By Cassandra Szklarski The Canadian Press

TORONTO — A new study suggests mothers who can’t afford enough food are more likely to stop breastfeeding before other moms, even though nearly all begin at a similar rate.
University of Toronto researchers don’t delve into the reasons why, but conclude that financially vulnerable women struggle significantly more to breastfeed and need more government support.
Nutritional sciences professor Valerie Tarasuk says poverty forces many infants to start life “way further behind,” pointing to ample evidence that breast milk offers excellent nutrition and protection against disease.
And she says women who are living in poverty clearly know that, since 86 per cent of those surveyed tried to breastfeed. Nevertheless, more than half stopped before two months, while half of the more financially secure moms stuck with it for at least four months.
Tarasuk says these women reported trouble affording enough food for themselves and their family, which sometimes included other children. She says they were likely undernourished themselves, and “probably stressed out of their minds.”
The study was based on the experiences of more than 10,000 moms who took part in the Canadian Community Health Survey between 2005 and 2014. The Canadian Medical Association Journal published the results Monday.
Seventeen per cent of them — or one in six — lived in households with food insecurity, meaning they worried about being able to serve a balanced meal, reduced serving portions or skipped meals entirely.
“It’s very likely that these women’s own dietary intakes are compromised in that setting.
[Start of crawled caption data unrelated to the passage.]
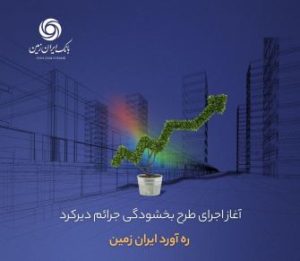 آغاز اجرای طرح بخشودگی جرائم دیرکرد ره ‌آورد ایران ‌زمین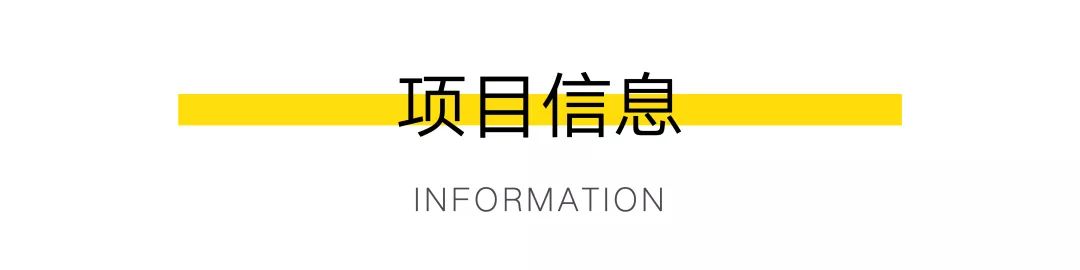 南法风情融入大塘金香草酒店设计-62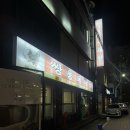 쌍용폐계닭 | 평택 맛집 쌍용폐계닭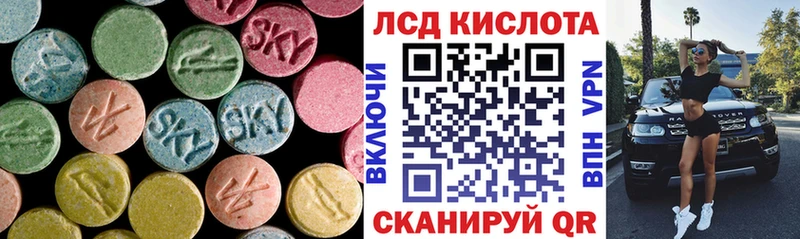 ЛСД экстази кислота  Сортавала 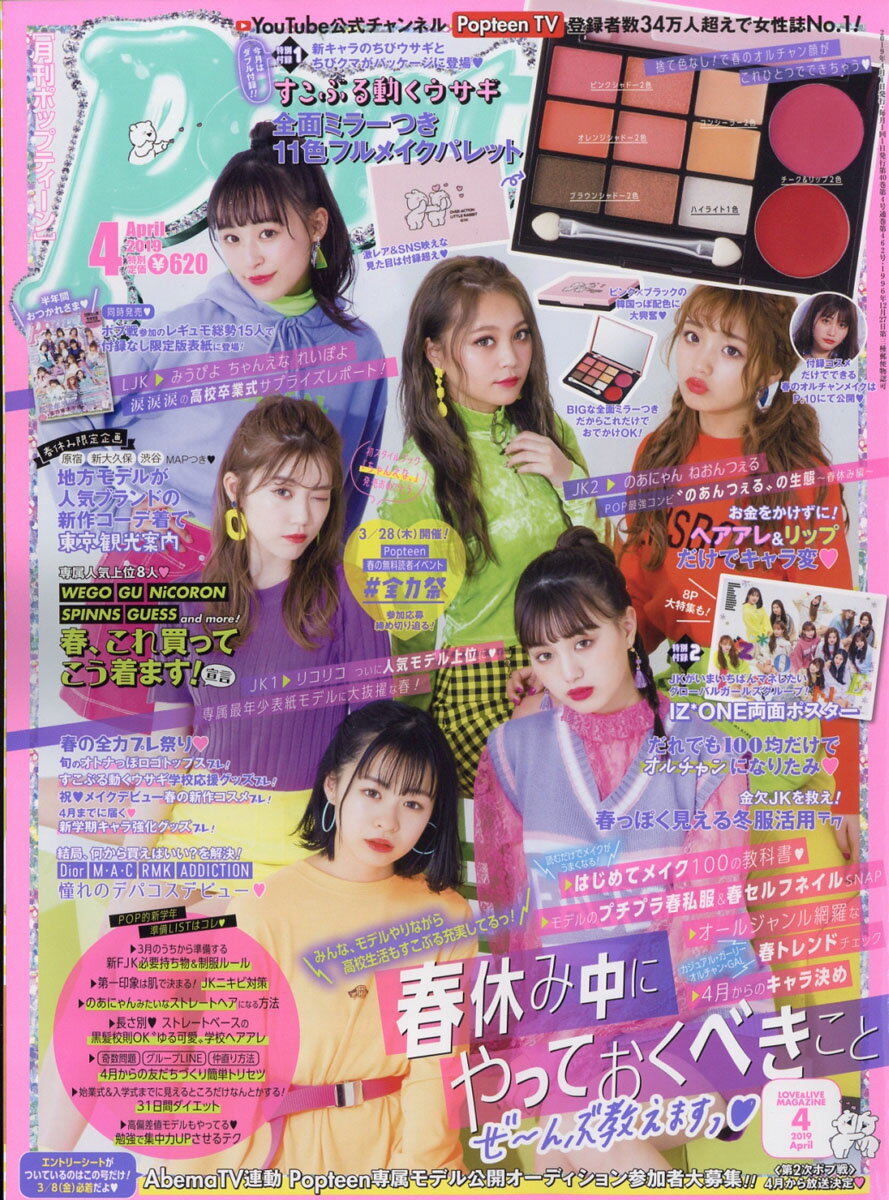 楽天 Popteen ポップティーン 19年 04月号 雑誌 の売れ筋人気ランキング商品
It would be very unlikely if they weren’t,” says Tarasuk, who notes that breastfeeding itself requires many calories to sustain. “But they’re also probably stressed out of their minds.”
They likely struggled to pay rent and afford other necessities, she says.
Adding baby formula to household expenses can be “a financial burden that food-insecure families can ill-afford,” the study says.
Researchers don’t know if these women were working at the same time, or whether they were even able to breastfeed, given their own likely nutritional deprivation.
Even for advantaged women, breastfeeding to six months “is a rare event,” says Tarasuk, and can be impacted by social, psychological and emotional stresses.
Canadian public health programs promote breastfeeding as a secure, low-cost, food supply for infants, but the study notes there has been little data on the ability of women who are living in poverty to comply if they struggle to buy food.
The study notes there are resources for vulnerable women, including the Canada Prenatal Nutrition Program, which funds community-based efforts to support healthy pregnancies.
There is also the Canada child benefit payment, which was redesigned in 2016 — two years after the most recent data in the U of T study. The government has said the 2016-17 benefits helped lift about 300,000 children out of poverty.
Still, Tarasuk’s study questions whether Ottawa is doing enough to tackle food insecurity.
“It’s outrageous that simply the act of having a child puts a family at higher risk of food insecurity than others. That’s wrong. It should be the other way around,” she says.
“Whatever the supports are that we have, they’re not enough. We shouldn’t be able to find data like this if we were effectively intervening on that life stage.”
The research was supported by the Canadian Institutes of Health Research.